The Spinoff
- Screenshot of The Spinoff's front page
- Website type: Online magazine
- Available in: English
- Founder: Duncan Greive
- Editor: Veronica Schmidt
- CEO: Amber Easby
- Website: thespinoff.co.nz
- Commercial: Yes
- Launched: 10 September 2014; 12 years ago

= The Spinoff =

New Zealand news site

The Spinoff is a New Zealand online magazine and news website that was founded in 2014. It is known for current affairs coverage, political and social analysis, and cultural commentary. It earns money through commercial sponsorship and subscriptions. The business is owned by its founder and former editor Duncan Greive and his wife Nicola. It is left-leaning.

== Business model and content ==
The Spinoff began as a TV blog sponsored by the streaming platform Lightbox: it has expanded to a multi-platform news site that also publishes current affairs newsletters, podcasts and online video series. Spinoff Members, offering a range of benefits to subscribers, was launched in 2019. The Spinoff and the New Zealand Herald started sharing journalism and content in July 2020.

Greive told business journalist Tash McGill: "Our business model is partnership and sponsorship and we make it clear when our content is funded in that way. When our journalists are not writing for a partner, they are writing whatever they want. We give them implicit license because they know what makes good content and we know what our audience is interested in."

During the COVID-19 pandemic in 2020–21, The Spinoff began working with the World Health Organization (WHO), after a WHO communications officer saw their series of widely shared COVID-19 public health illustrations. These were part of a series of pieces explaining COVID-19, in a collaboration between cartoonist Toby Morris and the microbiologist Dr Siouxsie Wiles. The Spinoff released the pair's COVID illustrations and animations to Wikimedia Commons, where they have been picked up by public health services around the world. The illustrations have been published in te reo Māori and English by The Spinoff.

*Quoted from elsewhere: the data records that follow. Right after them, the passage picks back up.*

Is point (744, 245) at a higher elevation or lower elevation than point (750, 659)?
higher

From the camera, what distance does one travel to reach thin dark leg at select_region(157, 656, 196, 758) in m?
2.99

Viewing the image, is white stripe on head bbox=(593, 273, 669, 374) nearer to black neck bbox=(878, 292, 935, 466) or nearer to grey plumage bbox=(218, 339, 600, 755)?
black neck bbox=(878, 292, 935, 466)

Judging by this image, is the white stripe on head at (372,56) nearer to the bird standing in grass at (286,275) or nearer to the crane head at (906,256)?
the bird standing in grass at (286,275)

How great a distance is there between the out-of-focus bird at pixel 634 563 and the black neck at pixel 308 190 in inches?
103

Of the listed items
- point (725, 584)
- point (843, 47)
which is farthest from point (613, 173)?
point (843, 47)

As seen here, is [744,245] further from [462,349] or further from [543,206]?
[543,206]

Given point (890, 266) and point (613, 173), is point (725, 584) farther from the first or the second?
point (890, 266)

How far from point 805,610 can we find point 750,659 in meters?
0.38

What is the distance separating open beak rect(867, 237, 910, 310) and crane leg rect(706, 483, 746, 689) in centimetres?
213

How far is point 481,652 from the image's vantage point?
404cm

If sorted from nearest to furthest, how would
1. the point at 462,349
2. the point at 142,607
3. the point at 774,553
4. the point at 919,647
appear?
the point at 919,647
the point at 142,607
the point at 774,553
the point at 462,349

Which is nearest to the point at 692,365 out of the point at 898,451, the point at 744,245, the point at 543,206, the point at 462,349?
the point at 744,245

In 2019, The Spinoff received funding from Creative New Zealand to commission articles on contemporary New Zealand art and artists. The art section is edited by New Zealand critics Mark Amery and Megan Dunn. In November 2024, the publication proposed cutting four staff roles as part of cost-cutting moves.

In December 2024, The Spinoff reported that media company Stuff's owner Sinead Boucher was planning to restructure her company into two separate businesses: the online-oriented Stuff Digital Limited (which would consist of the social media platform Neighbourly, ThreeNews and its podcasts) and Masthead Publishing (which would consist of its newspaper brands including The Post, The Press, and the Waikato Times). In late March 2025, The New Zealand Herald reported that Stuff had threatened legal action against The Spinoff for covering the restructuring.

== Staff and contributors ==
Some of the people whose work has appeared in The Spinoff include:

- Duncan Greive
- Toby Manhire
- Toby Morris
- Dr Siouxsie Wiles
- Madeleine Chapman
- Steve Braunias
- Finlay Macdonald
- Charlotte Grimshaw
- Ashleigh Young
- Anjum Rahman

- Michelle Langstone
- Ranginui Walker
- Kim Workman
- Debbie Ngarewa-Packer
- Metiria Turei
- Briar Grace-Smith
- Chris Tse
- Dr Shaun Hendy
- Samuel Te Kani
- Claire Mabey
- Holly Walker

==The Spinoff TV==

The Spinoff TV was a television show that covered current affairs, pop culture, and media. It was created as a collaboration between The Spinoff and MediaWorks and hosted by Alex Casey and Leonie Hayden. It aired on Three, premiering on 22 June 2018. The final episode aired on 5 October 2018. Its first season had 16 episodes. It was not renewed for a second season.